I think a similar dynamic happens in art. Both types of tools are awesome, they're just for different demographics and have different limitations.
For example, using the coding analogy: MidJourney is like ChatGPT. Easy to use, but hard to control. Good for random people. InvokeAI, Generative Fill and this new tool is like Copilot. Hard to use for non-artists, but easier to control and customise. Good for artists.
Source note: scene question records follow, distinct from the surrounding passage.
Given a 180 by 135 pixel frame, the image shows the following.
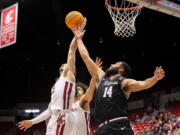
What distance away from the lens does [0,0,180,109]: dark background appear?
49.3 feet

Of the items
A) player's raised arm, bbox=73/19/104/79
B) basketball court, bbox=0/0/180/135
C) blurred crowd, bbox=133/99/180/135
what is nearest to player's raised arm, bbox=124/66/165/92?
player's raised arm, bbox=73/19/104/79

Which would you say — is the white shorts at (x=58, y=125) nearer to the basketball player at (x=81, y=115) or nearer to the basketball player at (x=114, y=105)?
the basketball player at (x=81, y=115)

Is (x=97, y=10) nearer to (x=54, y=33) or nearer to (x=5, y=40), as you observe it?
(x=54, y=33)

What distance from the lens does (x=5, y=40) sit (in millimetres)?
10109

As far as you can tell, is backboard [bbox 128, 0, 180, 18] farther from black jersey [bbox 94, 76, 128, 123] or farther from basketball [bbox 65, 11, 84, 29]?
black jersey [bbox 94, 76, 128, 123]

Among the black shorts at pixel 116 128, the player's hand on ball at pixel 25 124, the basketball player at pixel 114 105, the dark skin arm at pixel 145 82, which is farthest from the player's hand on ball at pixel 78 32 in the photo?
the player's hand on ball at pixel 25 124

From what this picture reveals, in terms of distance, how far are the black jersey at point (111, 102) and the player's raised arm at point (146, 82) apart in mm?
106

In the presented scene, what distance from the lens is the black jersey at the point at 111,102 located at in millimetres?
3586

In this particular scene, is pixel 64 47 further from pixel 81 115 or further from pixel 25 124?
pixel 81 115

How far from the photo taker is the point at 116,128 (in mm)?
3531

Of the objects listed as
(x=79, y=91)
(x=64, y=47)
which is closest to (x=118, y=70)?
(x=79, y=91)

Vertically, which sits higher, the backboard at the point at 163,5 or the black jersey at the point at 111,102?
the backboard at the point at 163,5

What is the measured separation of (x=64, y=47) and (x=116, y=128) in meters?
15.6

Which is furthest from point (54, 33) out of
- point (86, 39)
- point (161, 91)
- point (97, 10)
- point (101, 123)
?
point (101, 123)
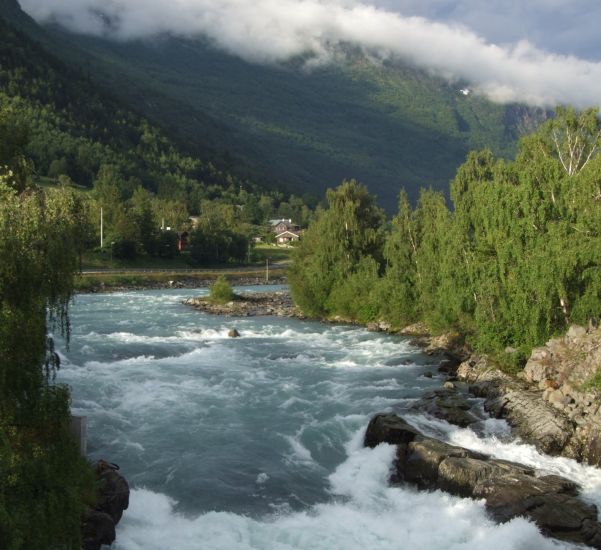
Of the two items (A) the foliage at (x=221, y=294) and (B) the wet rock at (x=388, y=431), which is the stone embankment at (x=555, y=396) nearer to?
(B) the wet rock at (x=388, y=431)

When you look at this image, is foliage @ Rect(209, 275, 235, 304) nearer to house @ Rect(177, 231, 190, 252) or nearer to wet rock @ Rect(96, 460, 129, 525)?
wet rock @ Rect(96, 460, 129, 525)

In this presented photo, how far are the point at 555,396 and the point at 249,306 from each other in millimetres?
52254

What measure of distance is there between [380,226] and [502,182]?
2897 cm

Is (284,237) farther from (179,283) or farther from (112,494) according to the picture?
(112,494)

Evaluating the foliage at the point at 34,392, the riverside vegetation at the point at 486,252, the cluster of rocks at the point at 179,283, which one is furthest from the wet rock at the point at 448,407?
the cluster of rocks at the point at 179,283

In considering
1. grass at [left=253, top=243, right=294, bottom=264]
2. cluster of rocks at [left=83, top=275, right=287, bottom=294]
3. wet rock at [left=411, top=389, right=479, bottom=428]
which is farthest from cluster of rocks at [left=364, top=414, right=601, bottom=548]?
grass at [left=253, top=243, right=294, bottom=264]

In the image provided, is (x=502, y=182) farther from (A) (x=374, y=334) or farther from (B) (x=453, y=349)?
(A) (x=374, y=334)

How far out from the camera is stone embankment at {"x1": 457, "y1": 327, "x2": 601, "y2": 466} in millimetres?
24609

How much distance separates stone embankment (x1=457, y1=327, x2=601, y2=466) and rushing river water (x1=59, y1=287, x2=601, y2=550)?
1076 mm

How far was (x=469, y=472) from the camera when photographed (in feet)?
69.7

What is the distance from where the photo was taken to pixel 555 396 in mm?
28438

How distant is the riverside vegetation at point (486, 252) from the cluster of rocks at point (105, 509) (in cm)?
2526

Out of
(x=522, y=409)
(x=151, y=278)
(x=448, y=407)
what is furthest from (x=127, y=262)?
(x=522, y=409)

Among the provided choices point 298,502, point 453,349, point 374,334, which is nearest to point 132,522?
point 298,502
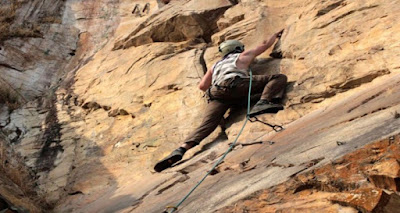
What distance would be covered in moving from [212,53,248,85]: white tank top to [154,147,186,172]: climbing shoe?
54.1 inches

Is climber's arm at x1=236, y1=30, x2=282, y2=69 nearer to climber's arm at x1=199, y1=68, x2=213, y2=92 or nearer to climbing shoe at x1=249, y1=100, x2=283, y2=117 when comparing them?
climber's arm at x1=199, y1=68, x2=213, y2=92

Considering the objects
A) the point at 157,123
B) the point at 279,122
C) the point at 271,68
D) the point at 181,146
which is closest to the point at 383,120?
the point at 279,122

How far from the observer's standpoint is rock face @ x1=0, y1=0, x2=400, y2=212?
3137mm

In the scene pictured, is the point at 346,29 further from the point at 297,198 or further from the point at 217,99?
the point at 297,198

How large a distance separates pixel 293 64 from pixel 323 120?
93.5 inches

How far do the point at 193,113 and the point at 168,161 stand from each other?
140 cm

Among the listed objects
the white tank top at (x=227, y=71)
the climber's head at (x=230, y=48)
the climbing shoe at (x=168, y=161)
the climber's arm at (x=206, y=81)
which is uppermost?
the climber's head at (x=230, y=48)

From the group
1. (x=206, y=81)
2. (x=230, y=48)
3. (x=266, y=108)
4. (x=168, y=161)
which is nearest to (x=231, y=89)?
(x=206, y=81)

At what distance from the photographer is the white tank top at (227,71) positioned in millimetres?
6602

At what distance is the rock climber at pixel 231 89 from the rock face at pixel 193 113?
168mm

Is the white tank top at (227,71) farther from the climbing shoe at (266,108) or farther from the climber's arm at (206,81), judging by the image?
the climbing shoe at (266,108)

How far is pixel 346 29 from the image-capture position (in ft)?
20.7

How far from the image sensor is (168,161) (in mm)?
5844

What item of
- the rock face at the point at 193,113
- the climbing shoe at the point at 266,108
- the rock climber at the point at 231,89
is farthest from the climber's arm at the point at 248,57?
the climbing shoe at the point at 266,108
However, I do find it frustrating how most of the funding in AI art tools goes towards the easy-to-use side, instead of the easy-to-control side (this doesn't seem to be shared by coding, where Copilot is more well-developed than ChatGPT coding). More funding and development to the easy-to-control type would be very welcome indeed!
(Note, ControlNet is probably a good example as easy-to-control. There's a very high skill ceiling in using Stable Diffusion right now.)
Good analogy. Yes, controllability is severely lacking, which is what makes diffusion models a very bad tool for artists. The current tools, even Photoshop's best attempt to implement them as a tool (smart infill), are situational at best. Artists need controllable specialized tools that simplify annoying operations, not prompt generators.
As a programmer, I find copilot a pretty decent tool, thanks to its good controllability. ChatGPT is less so, but it is decent for finding the right keywords or libraries i can look up later.
Except this is explicitly not AI, nor is it even tangentially related to AI. This is a normal graphics algorithm, the kind you get from really smart people working on render-pipeline maths.
It's not a deep neural network, but it's a machine learning model. In very simple terms, it minimizes a loss from refining an estimated mesh—about as much machine learning as old-school KNN or SVM.
AI means nothing as a word; it is basically as descriptive as "smart" or "complicated". But yes, it's a very clever algorithm invented by clever people that is finding some nice applications.
Whether you agree with what it means or not, the word AI most definitely has a meaning today, moreso than ever, and that meaning is not what we (myself included, I have a masters in AI from the before-times) used to use it for. Today, AI exclusively refers to (extremely) large neural networks.
If that is the definition, then I agree; calling this AI would downplay how clever this algorithm really is.
But most marketing firms disagree. AI has now absorbed the terms "big data" and "algorithm" in many places. The new Ryzen AI processor, Apple intelligence, NVIDIA AI upscaling, and HP AI printer all refer to much smaller models or algorithms.
Let's say you want to rotate a cat's head in an existing picture by 5 degrees, as in the most basic example suggested here. No prompt will reliably do that.
A mesh-transform tool and some brush touchups could. Or this tool could. Diffusion models are too uncontrollable, even in the most basic examples, to be meaningfully useful for artists.
It's just good-ass tooling for making cool-ass art. Hell yes! Finally, there is some useful AI tooling that empowers artistic creativity rather than drains it.
Pardon the French; I just think this is too awesome for normal words.